While I still have to find what caused the data corruption the most important thing here is ZFS. Just think about it - what would happen if we were running on any other file system like: UFS, VxFS, ext3, ext4, JFS, XFS, ... Well, almost anything could have happened with them like some data of could be corrupted, some files lost, system could crash, fsck could be forced to run for many hours and still not being able to fix the filesystem and it definitely wouldn't be able to detect any data corruption withing files or everything would be running fine for days, months and then suddenly the system would panic, etc. when application would try to access the corrupted blocks for the first time. Thanks to ZFS what have actually happened? All corrupted blocks were identified, unfortunately both mirrored copies were affected so ZFS can't fix them but it did identified a single file which was affected by all these blocks. We can just remove the file which is only 2GB and restore it again. And all of these while the system was running and we haven't even stopped the restore or didn't have to start from the beginning.
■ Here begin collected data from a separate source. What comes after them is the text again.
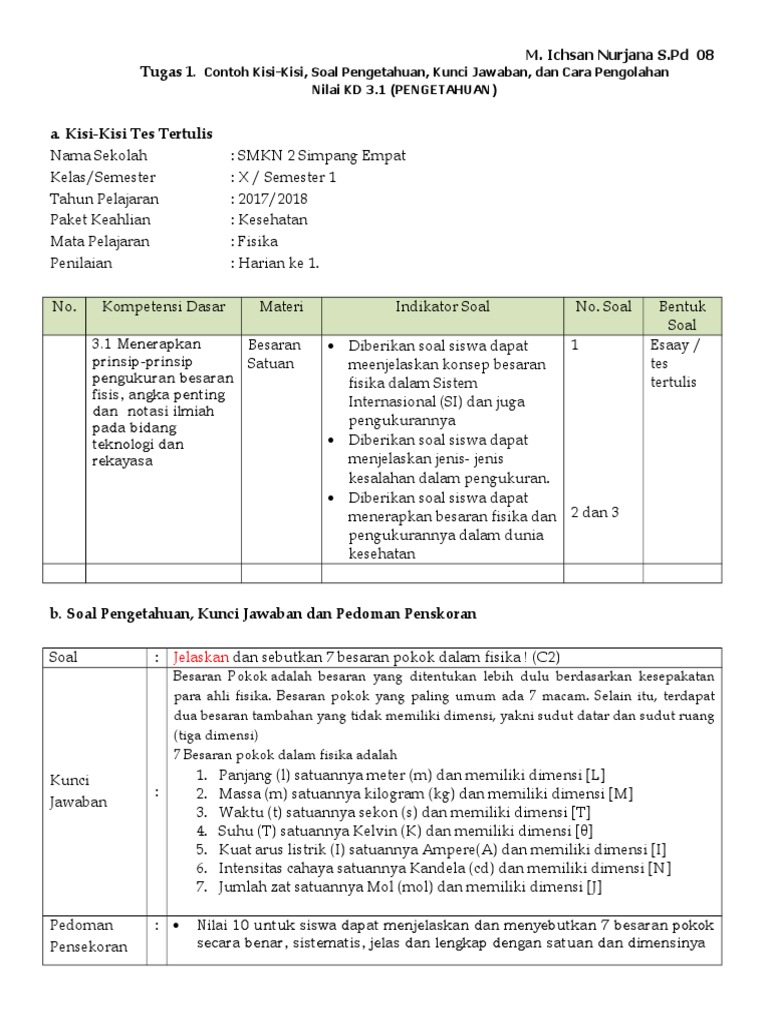 M. Ichsan Nurjana S.Pd 08

Tugas 1. Contoh Kisi-Kisi, Soal Pengetahuan, Kunci Jawaban, dan Cara Pengolahan Nilai KD 3.1 (PENGETAHUAN)

a. Kisi-Kisi Tes Tertulis

Nama Sekolah : SMKN 2 Simpang Empat
Kelas/Semester : X / Semester 1
Tahun Pelajaran : 2017/2018
Paket Keahlian : Kesehatan
Mata Pelajaran : Fisika
Penilaian : Harian ke 1.

| No. | Kompetensi Dasar | Materi | Indikator Soal | No. Soal | Bentuk Soal |
|---|---|---|---|---|---|
| | 3.1 Menerapkan prinsip-prinsip pengukuran besaran fisis, angka penting dan notasi ilmiah pada bidang teknologi dan rekayasa | Besaran Satuan | • Diberikan soal siswa dapat meenjelaskan konsep besaran fisika dalam Sistem Internasional (SI) dan juga pengukurannya • Diberikan soal siswa dapat menjelaskan jenis- jenis kesalahan dalam pengukuran. • Diberikan soal siswa dapat menerapkan besaran fisika dan pengukurannya dalam dunia kesehatan | 1 2 dan 3 | Esaay / tes tertulis |
| | | | | | |

b. Soal Pengetahuan, Kunci Jawaban dan Pedoman Penskoran

| Soal | : | Jelaskan dan sebutkan 7 besaran pokok dalam fisika ! (C2) |
|---|---|---|
| Kunci Jawaban | : | Besaran Pokok adalah besaran yang ditentukan lebih dulu berdasarkan kesepakatan para ahli fisika. Besaran pokok yang paling umum ada 7 macam. Selain itu, terdapat dua besaran tambahan yang tidak memiliki dimensi, yakni sudut datar dan sudut ruang (tiga dimensi) 7 Besaran pokok dalam fisika adalah 1. Panjang (l) satuannya meter (m) dan memiliki dimensi [L] 2. Massa (m) satuannya kilogram (kg) dan memiliki dimensi [M] 3. Waktu (t) satuannya sekon (s) dan memiliki dimensi [T] 4. Suhu (T) satuannya Kelvin (K) dan memiliki dimensi [θ] 5. Kuat arus listrik (I) satuannya Ampere(A) dan memiliki dimensi [I] 6. Intensitas cahaya satuannya Kandela (cd) dan memiliki dimensi [N] 7. Jumlah zat satuannya Mol (mol) dan memiliki dimensi [J] |
| Pedoman Pensekoran | : | • Nilai 10 untuk siswa dapat menjelaskan dan menyebutkan 7 besaran pokok secara benar, sistematis, jelas dan lengkap dengan satuan dan dimensinya |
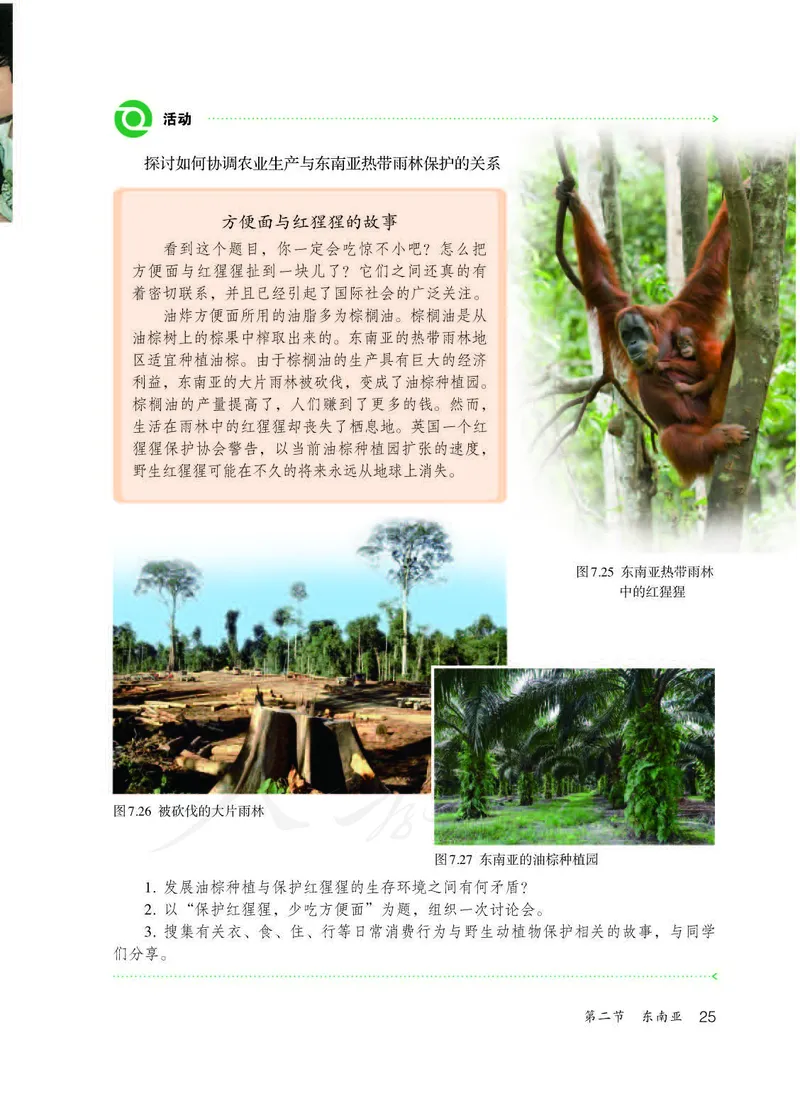 活动

探讨如何协调农业生产与东南亚热带雨林保护的关系

方便面与红猩猩的故事

看到这个题目，你一定会吃惊不小吧？怎么把方便面与红猩猩扯到一块儿了？它们之间还真的有着密切联系，并且已经引起了国际社会的广泛关注。

油炸方便面所用的油脂多为棕榈油。棕榈油是从油棕树上的棕果中榨取出来的。东南亚的热带雨林地区适宜种植油棕。由于棕榈油的生产具有巨大的经济利益，东南亚的大片雨林被砍伐，变成了油棕种植园。棕榈油的产量提高了，人们赚到了更多的钱。然而，生活在雨林中的红猩猩却丧失了栖息地。英国一个红猩猩保护协会警告，以当前油棕种植园扩张的速度，野生红猩猩可能在不久的将来永远从地球上消失。

图7.25 东南亚热带雨林中的红猩猩

图7.26 被砍伐的大片雨林

图7.27 东南亚的油棕种植园

1. 发展油棕种植与保护红猩猩的生存环境之间有何矛盾？
2. 以“保护红猩猩，少吃方便面”为题，组织一次讨论会。
3. 搜集有关衣、食、住、行等日常消费行为与野生动植物保护相关的故事，与同学们分享。

第二节 东南亚 25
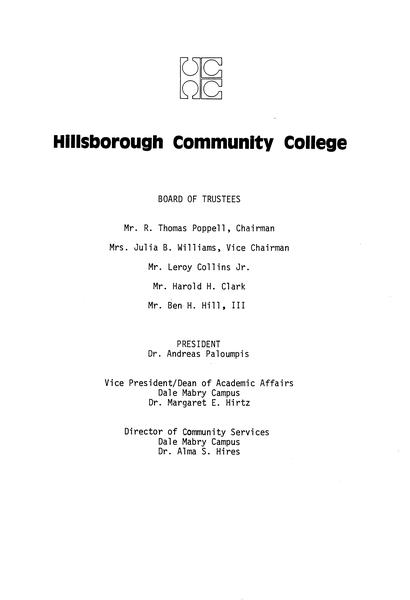 Hillsborough Community College

BOARD OF TRUSTEES

Mr. R. Thomas Poppell, Chairman

Mrs. Julia B. Williams, Vice Chairman

Mr. Leroy Collins Jr.

Mr. Harold H. Clark

Mr. Ben H. Hill, III

PRESIDENT
Dr. Andreas Paloumpis

Vice President/Dean of Academic Affairs
Dale Mabry Campus
Dr. Margaret E. Hirtz

Director of Community Services
Dale Mabry Campus
Dr. Alma S. Hires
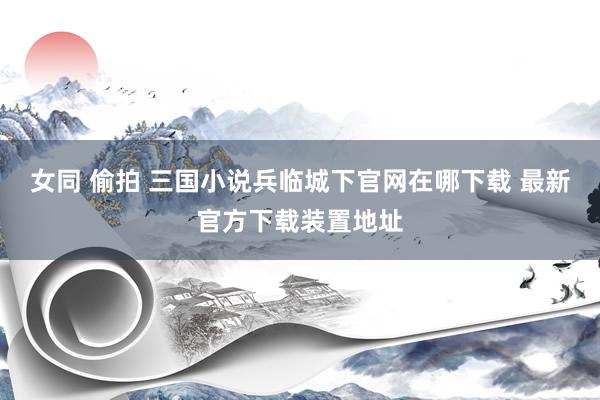 女同 偷拍 三国小说兵临城下官网在哪下载 最新官方下载装置地址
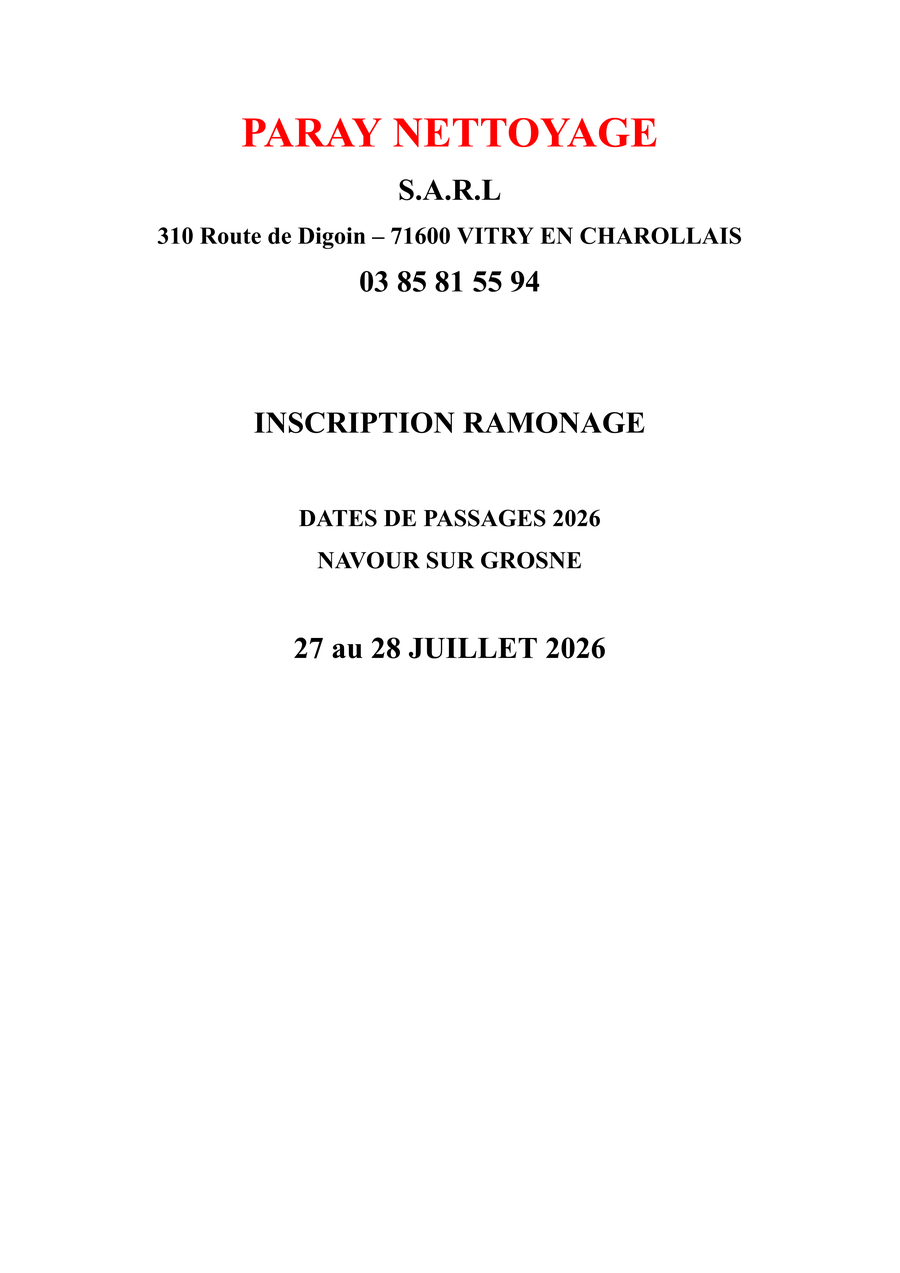 PARAY NETTOYAGE

S.A.R.L

310 Route de Digoin – 71600 VITRY EN CHAROLLAIS

03 85 81 55 94

INSCRIPTION RAMONAGE

DATES DE PASSAGES 2026

NAVOUR SUR GROSNE

27 au 28 JUILLET 2026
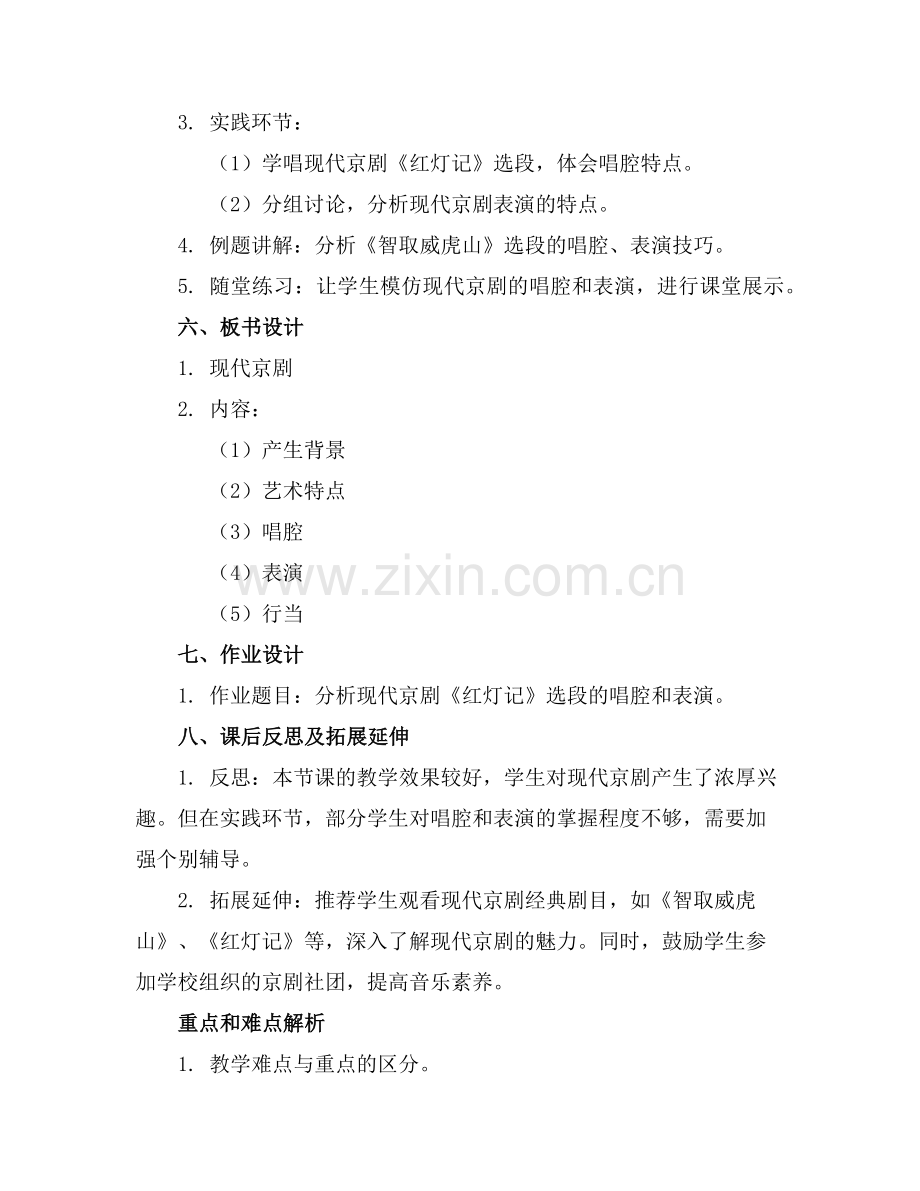 3. 实践环节：

（1）学唱现代京剧《红灯记》选段，体会唱腔特点。

（2）分组讨论，分析现代京剧表演的特点。

4. 例题讲解：分析《智取威虎山》选段的唱腔、表演技巧。

5. 随堂练习：让学生模仿现代京剧的唱腔和表演，进行课堂展示。

六、板书设计

1. 现代京剧

2. 内容：

（1）产生背景

（2）艺术特点

（3）唱腔

（4）表演

（5）行当

www.zixin.com.cn

七、作业设计

1. 作业题目：分析现代京剧《红灯记》选段的唱腔和表演。

八、课后反思及拓展延伸

1. 反思：本节课的教学效果较好，学生对现代京剧产生了浓厚兴趣。但在实践环节，部分学生对唱腔和表演的掌握程度不够，需要加强个别辅导。

2. 拓展延伸：推荐学生观看现代京剧经典剧目，如《智取威虎山》、《红灯记》等，深入了解现代京剧的魅力。同时，鼓励学生参加学校组织的京剧社团，提高音乐素养。

重点和难点解析

1. 教学难点与重点的区分。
Most importantly there is no uncertainty about the state of the filesystem or data within it.

The other important conclusion is that DTrace is a sysadmin's best friend :)


3 comments:

Anonymous said...

You got silent corruption on your discs, and ZFS detected it? But shouldnt ZFS detect the silent corruption on your discs before it could happen? Because you are using ZFS it shouldnt happen?

milek said...

no, it can't.

Wonslung said...

@Anonymous

How could ZFS detect something BEFORE it happens?

It's not made on tachyons.